INPUT RECORDS |
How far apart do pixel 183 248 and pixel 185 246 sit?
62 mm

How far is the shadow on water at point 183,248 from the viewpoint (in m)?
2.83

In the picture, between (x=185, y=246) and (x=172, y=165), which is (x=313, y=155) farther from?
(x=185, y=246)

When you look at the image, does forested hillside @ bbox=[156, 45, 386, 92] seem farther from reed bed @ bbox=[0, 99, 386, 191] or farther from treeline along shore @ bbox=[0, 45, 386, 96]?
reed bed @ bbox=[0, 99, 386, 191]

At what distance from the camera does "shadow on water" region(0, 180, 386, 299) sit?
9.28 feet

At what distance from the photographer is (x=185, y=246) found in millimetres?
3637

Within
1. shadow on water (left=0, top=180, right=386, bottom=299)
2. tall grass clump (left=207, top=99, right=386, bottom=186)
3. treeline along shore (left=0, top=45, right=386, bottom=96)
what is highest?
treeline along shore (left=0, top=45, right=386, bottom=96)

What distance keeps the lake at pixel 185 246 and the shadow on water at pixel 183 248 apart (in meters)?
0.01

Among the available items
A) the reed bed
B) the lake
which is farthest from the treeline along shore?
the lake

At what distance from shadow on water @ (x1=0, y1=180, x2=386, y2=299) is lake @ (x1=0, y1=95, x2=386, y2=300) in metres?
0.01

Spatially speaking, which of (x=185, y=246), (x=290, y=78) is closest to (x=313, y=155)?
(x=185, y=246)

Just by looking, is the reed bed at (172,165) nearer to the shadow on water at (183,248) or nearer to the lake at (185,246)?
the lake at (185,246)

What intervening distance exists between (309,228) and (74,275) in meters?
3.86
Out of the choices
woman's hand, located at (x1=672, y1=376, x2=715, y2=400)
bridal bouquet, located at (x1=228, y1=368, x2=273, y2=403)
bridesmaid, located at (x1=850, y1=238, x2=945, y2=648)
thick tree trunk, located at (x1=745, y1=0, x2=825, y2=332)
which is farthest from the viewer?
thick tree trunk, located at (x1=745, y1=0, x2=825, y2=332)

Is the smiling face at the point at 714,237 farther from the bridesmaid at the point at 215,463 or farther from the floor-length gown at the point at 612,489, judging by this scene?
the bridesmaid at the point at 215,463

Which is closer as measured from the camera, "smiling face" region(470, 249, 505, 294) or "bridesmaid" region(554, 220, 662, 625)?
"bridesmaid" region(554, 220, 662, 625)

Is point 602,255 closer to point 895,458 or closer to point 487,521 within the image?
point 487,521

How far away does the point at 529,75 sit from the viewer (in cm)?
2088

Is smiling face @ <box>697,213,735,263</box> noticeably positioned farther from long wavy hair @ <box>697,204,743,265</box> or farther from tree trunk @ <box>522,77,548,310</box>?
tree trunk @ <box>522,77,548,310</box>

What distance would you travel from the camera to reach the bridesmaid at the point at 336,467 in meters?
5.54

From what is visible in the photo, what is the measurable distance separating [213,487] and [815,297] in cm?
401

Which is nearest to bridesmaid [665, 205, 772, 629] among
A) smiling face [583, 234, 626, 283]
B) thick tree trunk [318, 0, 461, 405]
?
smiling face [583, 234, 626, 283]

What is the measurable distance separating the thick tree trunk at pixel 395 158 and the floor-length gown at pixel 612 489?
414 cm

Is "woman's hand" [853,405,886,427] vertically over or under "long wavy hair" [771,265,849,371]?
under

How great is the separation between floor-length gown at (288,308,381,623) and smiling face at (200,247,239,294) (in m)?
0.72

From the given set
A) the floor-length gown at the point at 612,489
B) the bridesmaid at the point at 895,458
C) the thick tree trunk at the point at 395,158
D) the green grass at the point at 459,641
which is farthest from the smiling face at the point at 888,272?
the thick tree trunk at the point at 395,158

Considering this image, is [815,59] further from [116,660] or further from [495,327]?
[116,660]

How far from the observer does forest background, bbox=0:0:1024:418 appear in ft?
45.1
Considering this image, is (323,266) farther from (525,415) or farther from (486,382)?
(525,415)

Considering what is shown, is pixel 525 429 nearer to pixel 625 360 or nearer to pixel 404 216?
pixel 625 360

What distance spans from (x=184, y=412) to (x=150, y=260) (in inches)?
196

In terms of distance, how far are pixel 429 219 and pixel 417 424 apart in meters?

WHAT TO WORK ON | Please set out every line of the items above as a numbered list, leaving out the blank lines.

SOLUTION TO THE PROBLEM |
1. How far apart do pixel 183 248 and pixel 185 246 sit?
2. 62 mm
3. How far is the shadow on water at point 183,248 from the viewpoint (in m)?
4. 2.83
5. In the picture, between (x=185, y=246) and (x=172, y=165), which is (x=313, y=155) farther from?
6. (x=185, y=246)
7. When you look at the image, does forested hillside @ bbox=[156, 45, 386, 92] seem farther from reed bed @ bbox=[0, 99, 386, 191] or farther from treeline along shore @ bbox=[0, 45, 386, 96]?
8. reed bed @ bbox=[0, 99, 386, 191]
9. At what distance from the camera does "shadow on water" region(0, 180, 386, 299) sit?
10. 9.28 feet
11. At what distance from the photographer is (x=185, y=246) found in millimetres?
12. 3637
13. Within
14. 1. shadow on water (left=0, top=180, right=386, bottom=299)
15. 2. tall grass clump (left=207, top=99, right=386, bottom=186)
16. 3. treeline along shore (left=0, top=45, right=386, bottom=96)
17. what is highest?
18. treeline along shore (left=0, top=45, right=386, bottom=96)
19. What distance keeps the lake at pixel 185 246 and the shadow on water at pixel 183 248 apart (in meters)?
20. 0.01
21. Among the available items
22. A) the reed bed
23. B) the lake
24. which is farthest from the treeline along shore?
25. the lake
26. At what distance from shadow on water @ (x1=0, y1=180, x2=386, y2=299) is lake @ (x1=0, y1=95, x2=386, y2=300) in metres?
27. 0.01
28. Spatially speaking, which of (x=185, y=246), (x=290, y=78) is closest to (x=313, y=155)?
29. (x=185, y=246)
30. Just by looking, is the reed bed at (172,165) nearer to the shadow on water at (183,248) or nearer to the lake at (185,246)?
31. the lake at (185,246)
32. What intervening distance exists between (309,228) and (74,275) in meters?
33. 3.86
34. Out of the choices
35. woman's hand, located at (x1=672, y1=376, x2=715, y2=400)
36. bridal bouquet, located at (x1=228, y1=368, x2=273, y2=403)
37. bridesmaid, located at (x1=850, y1=238, x2=945, y2=648)
38. thick tree trunk, located at (x1=745, y1=0, x2=825, y2=332)
39. which is farthest from the viewer?
40. thick tree trunk, located at (x1=745, y1=0, x2=825, y2=332)
41. Is the smiling face at the point at 714,237 farther from the bridesmaid at the point at 215,463 or farther from the floor-length gown at the point at 612,489, judging by this scene?
42. the bridesmaid at the point at 215,463
43. Which is closer as measured from the camera, "smiling face" region(470, 249, 505, 294) or "bridesmaid" region(554, 220, 662, 625)?
44. "bridesmaid" region(554, 220, 662, 625)
45. Is point 602,255 closer to point 895,458 or closer to point 487,521 within the image?
46. point 487,521
47. How far away does the point at 529,75 sit from the viewer (in cm)?
48. 2088
49. Is smiling face @ <box>697,213,735,263</box> noticeably positioned farther from long wavy hair @ <box>697,204,743,265</box> or farther from tree trunk @ <box>522,77,548,310</box>?
50. tree trunk @ <box>522,77,548,310</box>
51. What distance would you travel from the camera to reach the bridesmaid at the point at 336,467 in meters?
52. 5.54
53. From what is visible in the photo, what is the measurable distance separating [213,487] and [815,297] in cm?
54. 401
55. Which is nearest to bridesmaid [665, 205, 772, 629] among
56. A) smiling face [583, 234, 626, 283]
57. B) thick tree trunk [318, 0, 461, 405]
58. ?
59. smiling face [583, 234, 626, 283]
60. What is the measurable distance separating the thick tree trunk at pixel 395 158 and the floor-length gown at pixel 612 489?
61. 414 cm
62. Is "woman's hand" [853,405,886,427] vertically over or under "long wavy hair" [771,265,849,371]?
63. under
64. How great is the separation between floor-length gown at (288,308,381,623) and smiling face at (200,247,239,294) (in m)?
65. 0.72
66. From the given set
67. A) the floor-length gown at the point at 612,489
68. B) the bridesmaid at the point at 895,458
69. C) the thick tree trunk at the point at 395,158
70. D) the green grass at the point at 459,641
71. which is farthest from the smiling face at the point at 888,272?
72. the thick tree trunk at the point at 395,158
73. Considering this image, is [815,59] further from [116,660] or further from [495,327]?
74. [116,660]
75. How far from the observer does forest background, bbox=0:0:1024:418 appear in ft?
76. 45.1
77. Considering this image, is (323,266) farther from (525,415) or farther from (486,382)?
78. (525,415)
79. Considering what is shown, is pixel 525 429 nearer to pixel 625 360 or nearer to pixel 404 216?
80. pixel 625 360
81. What distance spans from (x=184, y=412) to (x=150, y=260) (in inches)?
82. 196
83. In terms of distance, how far are pixel 429 219 and pixel 417 424 apart in meters?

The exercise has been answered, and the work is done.